Developed to confront Europe’s purpose–built sports racers and Carroll Shelby’s new Cobra, the Chevrolet division, under the guidance of Corvette Chief Engineer, Zora Arkus–Duntov, secretly began the “Lightweight” a.k.a. “Grand Sport” project in ’62. Unfortunately, early testing at Sebring caught GM Chairman, Frederic Donner’s attention. Enforcing GM’s adherence to the 1957 Automobile Manufacturers Association’s (AMA) ban on any direct involvement in racing, he killed the project. As a result, only five of the planned 125 GS units were built.

Slated for destruction, all five cars were cleverly diverted into the hands of privateers who competed them at SCCA events (and as rumored, with Chevrolet’s unofficial help). Grady Davis and Dick “The Flying Dentist” Thompson scored the #004’s first victory at Watkins Glen in ’63, while Roger Penske and John Mecom won first in class and fourth overall in the Nassau Trophy Race during the Nassau Speed Week–feats that helped elevate chassis #004 to the most successful sibling among its GS peers.

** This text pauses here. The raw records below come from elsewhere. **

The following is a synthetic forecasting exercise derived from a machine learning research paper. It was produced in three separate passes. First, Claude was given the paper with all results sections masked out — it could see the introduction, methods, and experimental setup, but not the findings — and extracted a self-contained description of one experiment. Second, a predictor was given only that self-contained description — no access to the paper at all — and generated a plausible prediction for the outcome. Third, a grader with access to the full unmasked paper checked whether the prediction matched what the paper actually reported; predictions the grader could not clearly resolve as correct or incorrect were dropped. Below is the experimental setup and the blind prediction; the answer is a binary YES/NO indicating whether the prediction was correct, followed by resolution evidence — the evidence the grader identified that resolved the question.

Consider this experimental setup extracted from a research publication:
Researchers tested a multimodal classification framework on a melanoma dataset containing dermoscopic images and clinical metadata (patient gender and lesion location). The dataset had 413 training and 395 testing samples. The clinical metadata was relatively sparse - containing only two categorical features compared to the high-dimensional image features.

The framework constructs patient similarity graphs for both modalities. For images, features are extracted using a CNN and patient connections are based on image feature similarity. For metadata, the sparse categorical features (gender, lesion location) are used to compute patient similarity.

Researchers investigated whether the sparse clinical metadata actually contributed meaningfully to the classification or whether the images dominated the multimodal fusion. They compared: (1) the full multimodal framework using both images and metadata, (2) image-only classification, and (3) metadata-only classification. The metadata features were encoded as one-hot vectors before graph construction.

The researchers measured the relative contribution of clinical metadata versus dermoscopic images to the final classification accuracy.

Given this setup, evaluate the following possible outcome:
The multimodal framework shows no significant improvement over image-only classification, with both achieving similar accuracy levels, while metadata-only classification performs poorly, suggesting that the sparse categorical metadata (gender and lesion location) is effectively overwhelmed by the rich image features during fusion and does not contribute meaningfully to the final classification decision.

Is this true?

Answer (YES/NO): NO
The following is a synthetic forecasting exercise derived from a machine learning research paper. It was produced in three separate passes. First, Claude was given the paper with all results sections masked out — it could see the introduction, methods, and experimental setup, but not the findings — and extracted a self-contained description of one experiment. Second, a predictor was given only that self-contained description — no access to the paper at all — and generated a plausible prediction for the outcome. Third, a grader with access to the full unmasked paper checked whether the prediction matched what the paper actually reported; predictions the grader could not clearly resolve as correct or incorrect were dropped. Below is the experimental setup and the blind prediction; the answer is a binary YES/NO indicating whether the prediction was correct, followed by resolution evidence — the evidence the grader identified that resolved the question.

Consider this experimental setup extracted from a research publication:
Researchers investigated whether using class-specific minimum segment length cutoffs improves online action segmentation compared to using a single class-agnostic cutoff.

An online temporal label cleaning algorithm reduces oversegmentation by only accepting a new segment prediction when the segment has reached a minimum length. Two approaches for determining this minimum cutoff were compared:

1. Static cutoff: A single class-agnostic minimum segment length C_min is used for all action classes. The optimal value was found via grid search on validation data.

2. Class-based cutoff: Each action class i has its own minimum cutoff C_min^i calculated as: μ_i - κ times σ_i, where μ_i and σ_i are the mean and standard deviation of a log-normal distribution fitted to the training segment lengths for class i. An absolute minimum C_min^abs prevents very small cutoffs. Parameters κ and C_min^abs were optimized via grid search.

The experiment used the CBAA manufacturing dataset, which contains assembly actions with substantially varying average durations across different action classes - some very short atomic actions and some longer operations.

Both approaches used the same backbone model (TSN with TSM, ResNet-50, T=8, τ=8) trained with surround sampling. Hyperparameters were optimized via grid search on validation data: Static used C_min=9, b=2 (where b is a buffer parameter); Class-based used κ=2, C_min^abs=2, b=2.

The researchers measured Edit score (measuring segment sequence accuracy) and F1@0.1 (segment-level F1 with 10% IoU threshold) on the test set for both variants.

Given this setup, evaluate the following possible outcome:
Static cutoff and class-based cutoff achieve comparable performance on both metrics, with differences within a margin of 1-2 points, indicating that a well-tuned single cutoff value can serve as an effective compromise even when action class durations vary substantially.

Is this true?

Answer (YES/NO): NO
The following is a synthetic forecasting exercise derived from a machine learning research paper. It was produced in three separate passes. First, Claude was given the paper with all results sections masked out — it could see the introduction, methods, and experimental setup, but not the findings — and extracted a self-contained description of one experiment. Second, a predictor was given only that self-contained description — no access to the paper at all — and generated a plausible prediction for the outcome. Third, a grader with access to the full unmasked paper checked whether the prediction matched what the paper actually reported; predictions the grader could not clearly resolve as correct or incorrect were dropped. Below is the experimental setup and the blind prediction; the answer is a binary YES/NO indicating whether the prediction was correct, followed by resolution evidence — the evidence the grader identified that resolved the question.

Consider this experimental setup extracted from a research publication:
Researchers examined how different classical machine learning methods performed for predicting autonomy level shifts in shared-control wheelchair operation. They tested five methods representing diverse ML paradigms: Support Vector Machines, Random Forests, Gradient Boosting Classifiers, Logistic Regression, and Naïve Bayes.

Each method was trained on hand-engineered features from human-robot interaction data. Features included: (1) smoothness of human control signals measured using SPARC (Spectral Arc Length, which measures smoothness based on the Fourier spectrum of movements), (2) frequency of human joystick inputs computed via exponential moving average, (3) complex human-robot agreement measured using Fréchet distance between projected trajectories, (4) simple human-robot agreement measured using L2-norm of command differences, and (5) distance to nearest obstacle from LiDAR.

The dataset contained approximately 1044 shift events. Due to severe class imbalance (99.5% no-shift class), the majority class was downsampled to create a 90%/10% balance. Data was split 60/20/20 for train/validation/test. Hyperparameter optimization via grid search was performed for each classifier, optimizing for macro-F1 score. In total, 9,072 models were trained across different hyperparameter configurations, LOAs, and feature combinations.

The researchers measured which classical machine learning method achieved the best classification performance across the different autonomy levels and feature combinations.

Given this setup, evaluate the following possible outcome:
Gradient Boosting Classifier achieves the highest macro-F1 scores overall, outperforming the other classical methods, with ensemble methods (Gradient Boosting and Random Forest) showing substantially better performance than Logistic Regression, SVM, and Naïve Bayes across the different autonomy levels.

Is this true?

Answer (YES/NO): NO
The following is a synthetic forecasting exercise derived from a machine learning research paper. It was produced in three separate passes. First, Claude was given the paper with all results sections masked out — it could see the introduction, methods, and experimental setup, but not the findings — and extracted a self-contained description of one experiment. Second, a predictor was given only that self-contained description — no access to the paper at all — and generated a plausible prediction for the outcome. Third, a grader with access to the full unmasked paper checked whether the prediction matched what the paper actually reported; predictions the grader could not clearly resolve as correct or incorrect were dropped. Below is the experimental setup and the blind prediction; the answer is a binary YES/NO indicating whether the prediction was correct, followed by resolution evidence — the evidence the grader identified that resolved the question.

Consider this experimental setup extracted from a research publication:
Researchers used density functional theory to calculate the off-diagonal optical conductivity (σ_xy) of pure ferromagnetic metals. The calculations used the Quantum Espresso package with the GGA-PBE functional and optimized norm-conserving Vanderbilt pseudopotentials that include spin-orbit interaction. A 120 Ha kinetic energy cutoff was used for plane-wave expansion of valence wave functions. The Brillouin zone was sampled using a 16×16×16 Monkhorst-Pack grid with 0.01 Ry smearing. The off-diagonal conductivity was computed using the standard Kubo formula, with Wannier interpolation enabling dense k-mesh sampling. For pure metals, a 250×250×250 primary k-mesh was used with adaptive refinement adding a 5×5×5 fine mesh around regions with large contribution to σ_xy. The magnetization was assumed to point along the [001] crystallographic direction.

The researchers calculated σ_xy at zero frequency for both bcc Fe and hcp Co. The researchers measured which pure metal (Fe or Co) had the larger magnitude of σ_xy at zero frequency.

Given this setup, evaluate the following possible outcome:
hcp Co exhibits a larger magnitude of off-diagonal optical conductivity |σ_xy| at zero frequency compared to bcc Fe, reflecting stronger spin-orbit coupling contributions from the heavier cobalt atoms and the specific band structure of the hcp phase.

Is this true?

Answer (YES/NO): NO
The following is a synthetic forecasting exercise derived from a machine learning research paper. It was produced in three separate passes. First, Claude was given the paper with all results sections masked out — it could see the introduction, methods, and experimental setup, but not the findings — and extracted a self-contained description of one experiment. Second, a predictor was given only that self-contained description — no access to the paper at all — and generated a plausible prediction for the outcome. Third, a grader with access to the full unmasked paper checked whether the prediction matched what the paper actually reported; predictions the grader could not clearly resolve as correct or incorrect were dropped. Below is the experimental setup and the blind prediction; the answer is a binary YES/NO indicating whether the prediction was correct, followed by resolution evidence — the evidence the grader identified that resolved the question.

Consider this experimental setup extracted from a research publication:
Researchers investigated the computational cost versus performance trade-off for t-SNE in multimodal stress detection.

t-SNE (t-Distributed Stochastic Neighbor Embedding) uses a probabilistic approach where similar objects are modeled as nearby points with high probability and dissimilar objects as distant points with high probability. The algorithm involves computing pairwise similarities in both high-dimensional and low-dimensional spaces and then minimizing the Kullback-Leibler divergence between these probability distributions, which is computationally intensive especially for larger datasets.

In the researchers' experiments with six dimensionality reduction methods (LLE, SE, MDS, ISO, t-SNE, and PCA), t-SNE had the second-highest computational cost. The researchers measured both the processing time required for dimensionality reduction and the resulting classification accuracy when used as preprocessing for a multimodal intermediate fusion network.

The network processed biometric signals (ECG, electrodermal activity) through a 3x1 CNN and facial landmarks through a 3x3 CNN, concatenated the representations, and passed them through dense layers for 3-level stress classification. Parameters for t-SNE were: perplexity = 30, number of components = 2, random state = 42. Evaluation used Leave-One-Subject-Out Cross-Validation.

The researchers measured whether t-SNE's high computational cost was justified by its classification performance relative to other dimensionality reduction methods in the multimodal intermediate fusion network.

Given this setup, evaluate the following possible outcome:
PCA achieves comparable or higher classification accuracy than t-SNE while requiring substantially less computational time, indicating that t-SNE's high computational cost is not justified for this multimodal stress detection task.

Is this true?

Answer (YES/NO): YES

Constructed to emulate the production-based Corvette, but much lighter, the Grand Sport’s diet began with an all–aluminum birdcage framing with an integral roll cage replacing the standard steel structure. Additionally, a cast aluminum steering box, differential housing and other components reduced weight even further, as did the elimination of side–window lifts and the side glass replaced with plastic. Lighter Halibrand magnesium wheels replaced the stamped steel originals.

Utilizing independent suspension and discs at the four corners, nearly 500 horses are developed by a 377c.i. small–block fed by four 58mm Webers parked on a special aluminum cross–ram manifold.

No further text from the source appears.